"> Systematic Literature Review: Steps & Examples - ResearchProspect
Home > Library > Research Methodology > Systematic Literature Review: Steps & Examples

Published by at June 17th, 2026 , Revised On June 17, 2026

A systematic literature review is a rigorous, protocol-driven and reproducible method for answering one focused research question by identifying, appraising and synthesising all relevant studies according to pre-specified, transparent rules. Unlike an ordinary literature review, a systematic review (often shortened to “systematic review”) follows a written protocol, uses an exhaustive and documented search strategy, applies explicit inclusion and exclusion criteria, and appraises the quality of every included study — so that another researcher could repeat your process and reach the same body of evidence.

Use a systematic literature review when you need a trustworthy, defensible answer to a precise question — for example, “Does cognitive behavioural therapy reduce exam anxiety in undergraduates?” — rather than a broad overview of a topic. Its strength is that it minimises bias and cherry-picking; its cost is time, structure and discipline.

What is a systematic literature review?

A systematic literature review is a secondary research method: your “data” are the published (and sometimes unpublished) studies that already exist. What makes it systematic — rather than just a long reading list — is that every decision is planned in advance, documented, and reproducible. You decide before you start which databases you will search, which search terms you will use, which studies qualify, and how you will judge their quality. You then report exactly how many records you found, screened, excluded and included, so the reader can audit your reasoning.

This rigour is what separates it from a traditional literature review, where the author selects sources at their own discretion and the search process is rarely documented. A systematic review treats the search-and-selection process itself as data to be reported. Because it draws exclusively on existing studies, it is a flagship example of secondary research — no new participants are recruited, yet a well-conducted review can sit at the very top of the evidence hierarchy.

“A systematic review attempts to collate all empirical evidence that fits pre-specified eligibility criteria in order to answer a specific research question. It uses explicit, systematic methods that are selected with a view to minimizing bias.” (Source: Higgins & Green, Cochrane Handbook)

When should you use a systematic review?

A systematic literature review is the right method when:

  • Your question is focused and answerable — ideally a question about effectiveness, prevalence, association or experience, not a sprawling topic.
  • A meaningful body of primary studies already exists, so there is something to synthesise.
  • You need a defensible, low-bias answer — for a dissertation chapter, a clinical guideline, a policy decision or a journal article.
  • Decisions or further research will rest on the totality of the evidence, not on one or two convenient studies.

It is the wrong choice when the literature is too sparse to synthesise, when your question is genuinely exploratory (a scoping review may fit better), or when you have time only for a quick orientation (a narrative review will do).

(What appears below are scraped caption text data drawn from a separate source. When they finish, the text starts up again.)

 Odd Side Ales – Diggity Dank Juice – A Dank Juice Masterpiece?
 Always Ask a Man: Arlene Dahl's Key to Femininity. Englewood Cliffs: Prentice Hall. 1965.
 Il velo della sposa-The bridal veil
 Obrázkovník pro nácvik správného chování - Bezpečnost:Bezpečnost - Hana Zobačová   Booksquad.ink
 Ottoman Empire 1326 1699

Systematic review vs narrative, scoping review and meta-analysis

These four terms are routinely confused. They differ in their purpose, their method and how reproducible they are. The table below is the clearest way to keep them apart.

Feature Narrative review Scoping review Systematic review Meta-analysis
Question Broad topic overview “What evidence exists?” / map the field One focused, pre-specified question One focused question, quantified
Protocol None Recommended Required (e.g. PROSPERO) Required
Search Selective, undocumented Systematic, documented Exhaustive, documented Exhaustive, documented
Quality appraisal Rarely Optional Mandatory (risk of bias) Mandatory
Synthesis Narrative, author’s judgement Descriptive map / themes Narrative or statistical Statistical pooling (effect size)
Reproducible? No Largely Yes Yes

Note the key relationship: a meta-analysis is the statistical synthesis step that can sit inside a systematic review when the included studies are similar enough to pool numerically. A systematic review that pools results becomes a systematic review with meta-analysis; one that synthesises in words is a systematic review with narrative synthesis. The two are not alternatives at the same level — see our dedicated guide to meta-analysis for the pooling mathematics.

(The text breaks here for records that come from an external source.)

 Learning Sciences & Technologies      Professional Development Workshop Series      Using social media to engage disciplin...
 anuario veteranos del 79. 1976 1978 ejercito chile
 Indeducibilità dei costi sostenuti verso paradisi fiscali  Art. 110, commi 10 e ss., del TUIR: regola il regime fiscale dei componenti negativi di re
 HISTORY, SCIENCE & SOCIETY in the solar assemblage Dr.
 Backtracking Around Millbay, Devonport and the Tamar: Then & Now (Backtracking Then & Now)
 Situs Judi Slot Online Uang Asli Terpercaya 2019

The systematic review process: step by step

A systematic review is procedural, and the order matters. Follow these eight steps.

  1. Define a focused question (PICO / PICOS). Frame your question with a structured tool so it is precise and searchable. For effectiveness questions, PICO works well: Population, Intervention, Comparison, Outcome. Adding S for Study design gives PICOS. For example: in undergraduates (P), does mindfulness training (I) compared with no intervention (C) reduce exam anxiety (O), in randomised or controlled studies (S)? A vague question dooms the whole review, so this step deserves real care — it also defines your research aims and objectives.
  2. Write a protocol and register it (PRISMA / PROSPERO). Before you search, write a protocol that states your question, search strategy, eligibility criteria, appraisal method and synthesis plan. Registering it — for health and social-care topics, on PROSPERO — time-stamps your intentions and guards against changing the rules after seeing the results. Plan to report against the PRISMA (Preferred Reporting Items for Systematic Reviews and Meta-Analyses) checklist from the outset.
  3. Design the search strategy. Choose your databases (e.g. MEDLINE/PubMed, Scopus, Web of Science, PsycINFO, ERIC, CINAHL), translate each PICO concept into keywords plus controlled vocabulary (such as MeSH terms), and combine them with Boolean operators. Within a concept use OR (“anxiety” OR “worry” OR “stress”); between concepts use AND. Use truncation (anxiet*) and record the exact strings and dates so the search is repeatable. This is a specialised form of data collection — only your data are studies, not people.
  4. Set inclusion and exclusion criteria. Specify, in advance, what qualifies: population, intervention, study designs, outcomes, language, publication years and publication status. Anything that does not meet a criterion is excluded, and you record the reason at full-text stage.
  5. Screen in two stages. First, screen titles and abstracts against the criteria to remove the obviously irrelevant. Then retrieve the full texts of the survivors and screen those in full. Ideally two reviewers screen independently and resolve disagreements, reducing selection bias.
  6. Appraise quality / risk of bias. Critically appraise every included study using a recognised tool — for example the Cochrane Risk of Bias 2 (RoB 2) tool for trials, the Newcastle–Ottawa Scale for observational studies, or CASP checklists. This tells the reader how much weight the evidence can bear.
  7. Extract the data. Using a piloted extraction form, pull the same fields from each study: design, sample size, setting, intervention details, outcomes, effect estimates and any limitations. Consistent extraction makes the studies comparable.
  8. Synthesise the evidence. If the studies are similar enough, pool them statistically in a meta-analysis (calculating a combined effect size). If they are too heterogeneous — different designs, outcomes or measures — synthesise narratively, grouping findings by theme and explaining the pattern. Either way, the synthesis must answer the original question.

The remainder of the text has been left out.